Problem statement: In the entries below, find the line with "NCERT Solutions for" and the line with "MuralMax - Personalized", then retype both and everything between them exactly. Do not copy the pictures.

Data shown:
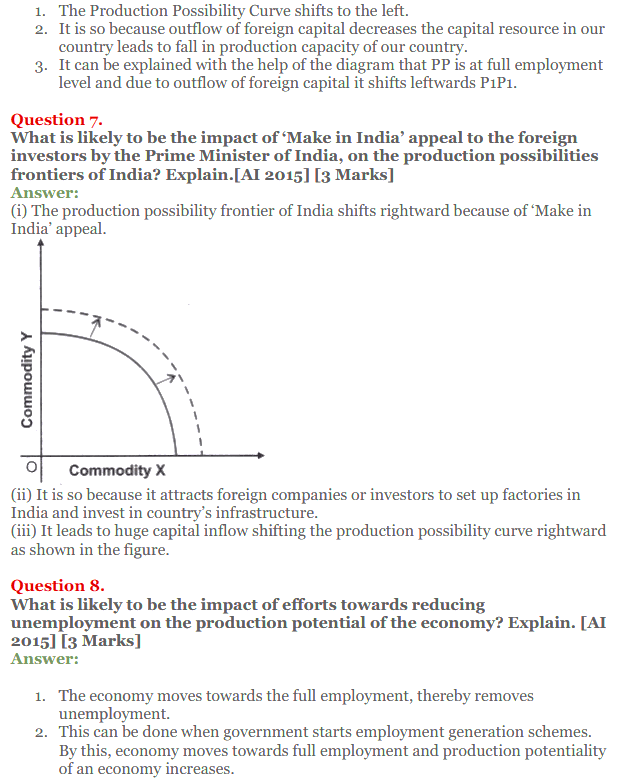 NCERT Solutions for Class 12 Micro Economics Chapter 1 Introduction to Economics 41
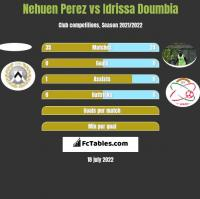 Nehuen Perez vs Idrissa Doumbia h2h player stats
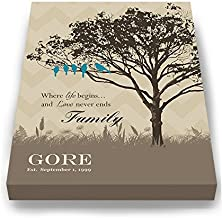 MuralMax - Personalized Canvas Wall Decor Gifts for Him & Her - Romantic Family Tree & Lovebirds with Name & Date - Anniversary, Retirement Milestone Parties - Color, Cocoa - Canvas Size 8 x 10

==

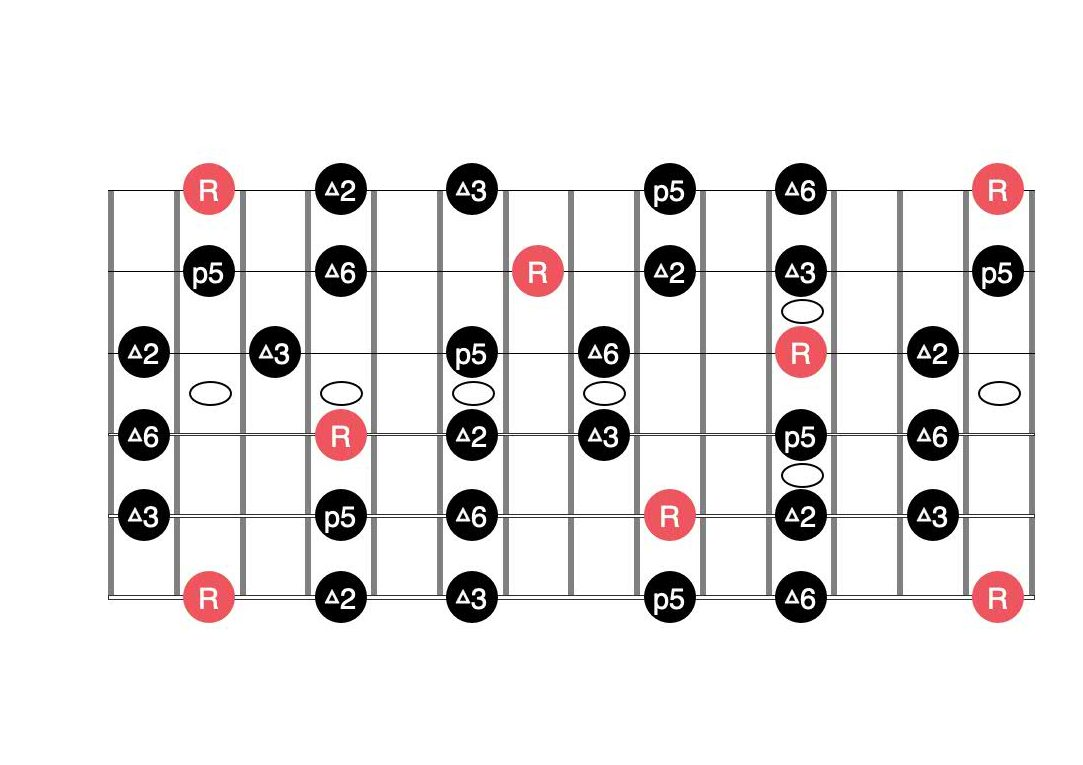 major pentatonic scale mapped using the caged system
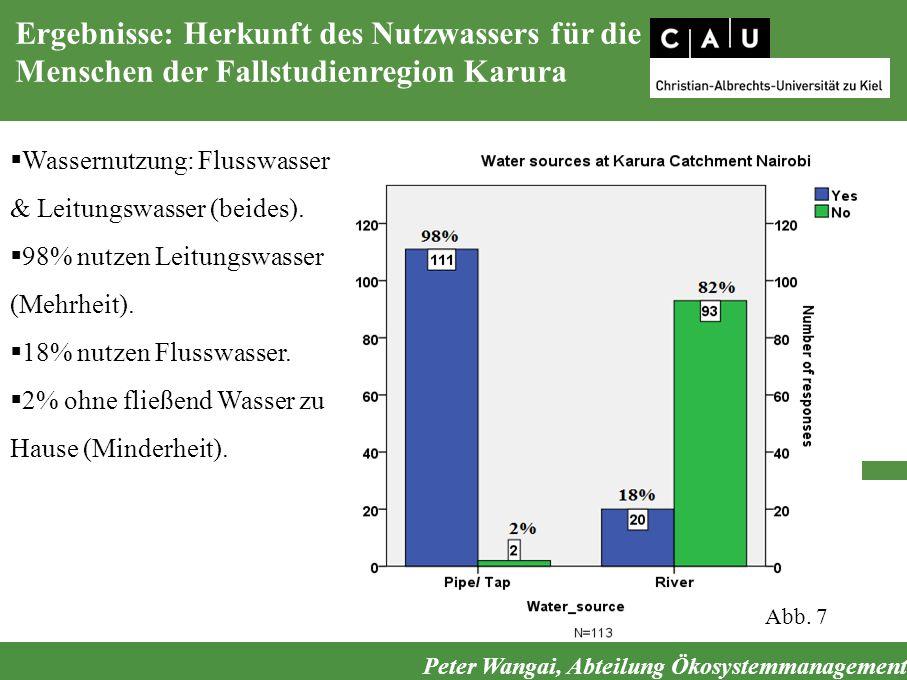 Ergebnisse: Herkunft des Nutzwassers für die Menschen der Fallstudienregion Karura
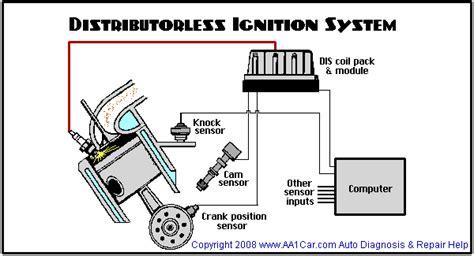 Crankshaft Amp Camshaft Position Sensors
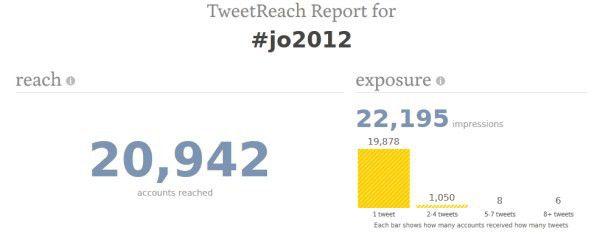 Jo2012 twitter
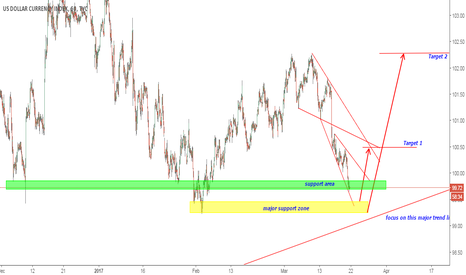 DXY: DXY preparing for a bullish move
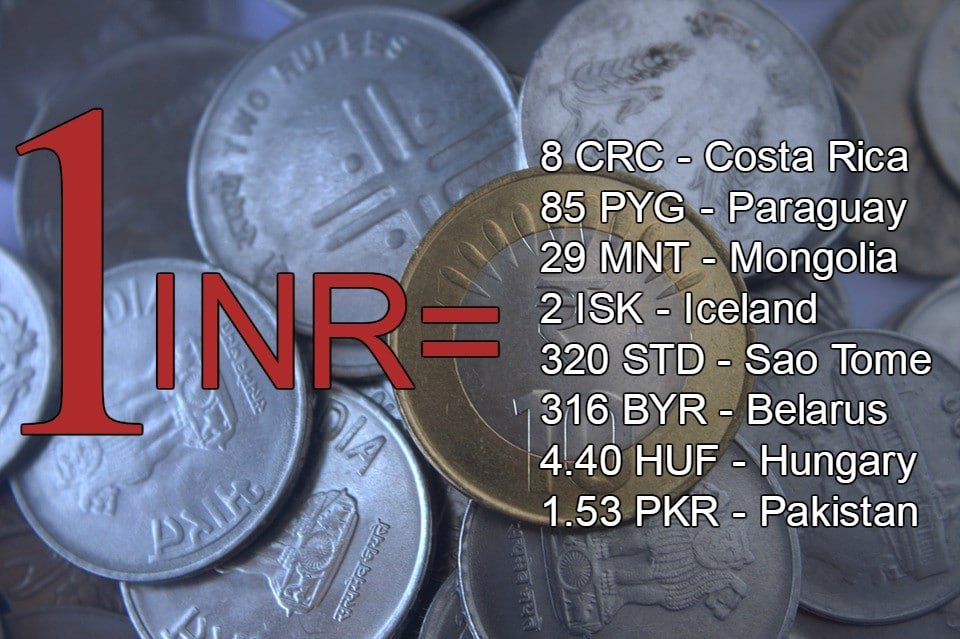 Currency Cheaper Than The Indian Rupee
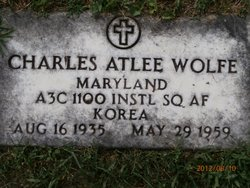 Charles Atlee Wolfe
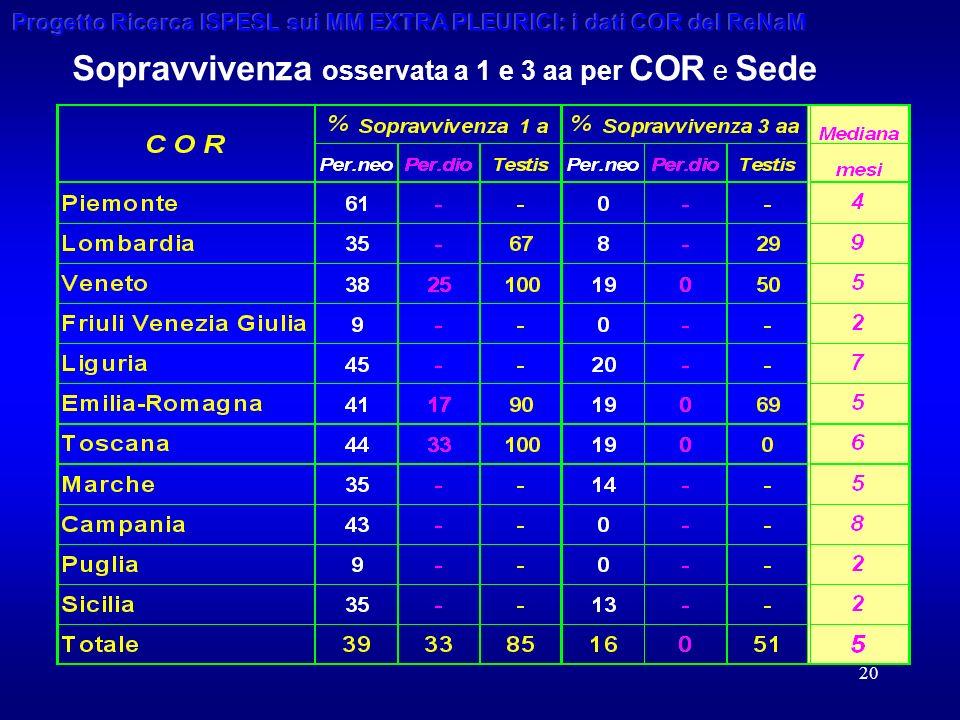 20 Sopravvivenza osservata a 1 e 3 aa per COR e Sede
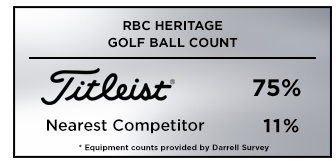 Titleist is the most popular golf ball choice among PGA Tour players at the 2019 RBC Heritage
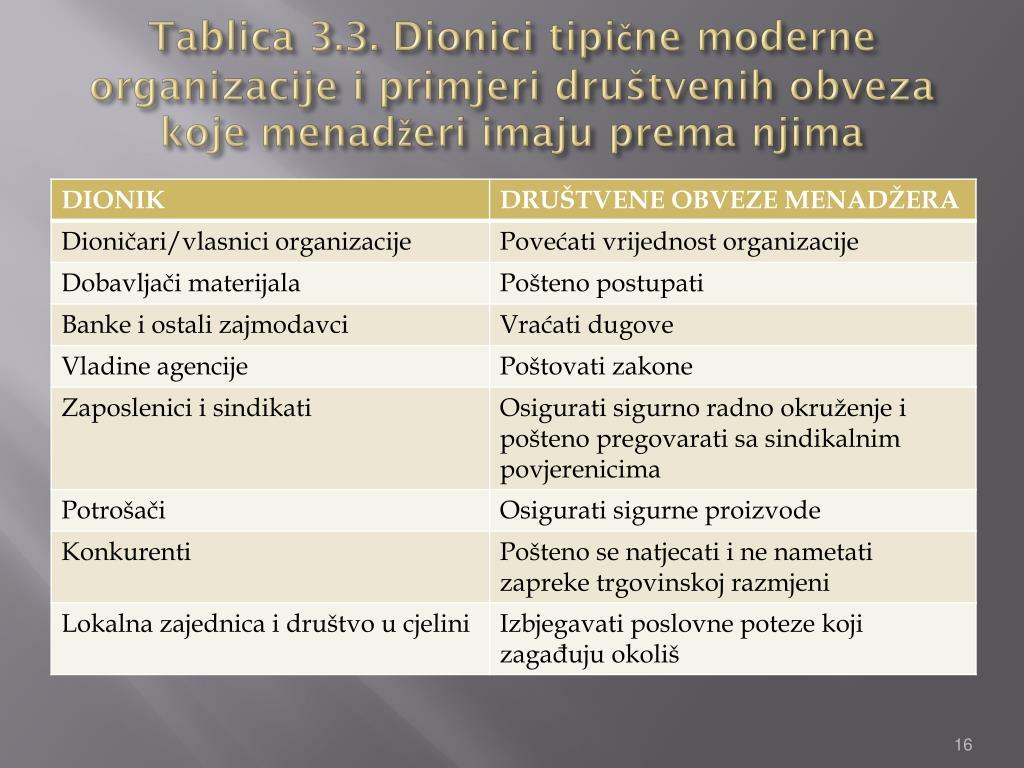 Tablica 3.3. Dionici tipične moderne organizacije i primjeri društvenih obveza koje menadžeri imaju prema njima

---

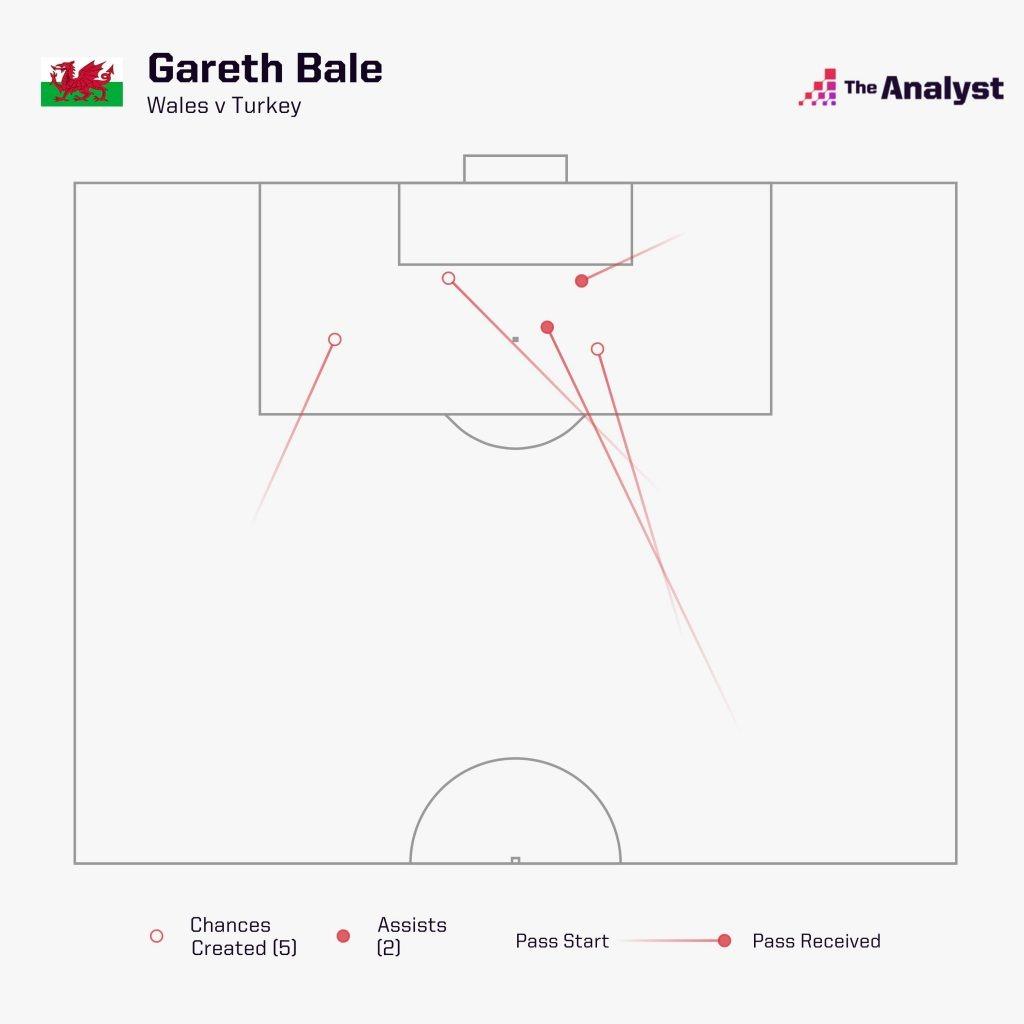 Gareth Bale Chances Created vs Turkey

Written solution:
 NCERT Solutions for Class 12 Micro Economics Chapter 1 Introduction to Economics 41
 Nehuen Perez vs Idrissa Doumbia h2h player stats
 MuralMax - Personalized Canvas Wall Decor Gifts for Him & Her - Romantic Family Tree & Lovebirds with Name & Date - Anniversary, Retirement Milestone Parties - Color, Cocoa - Canvas Size 8 x 10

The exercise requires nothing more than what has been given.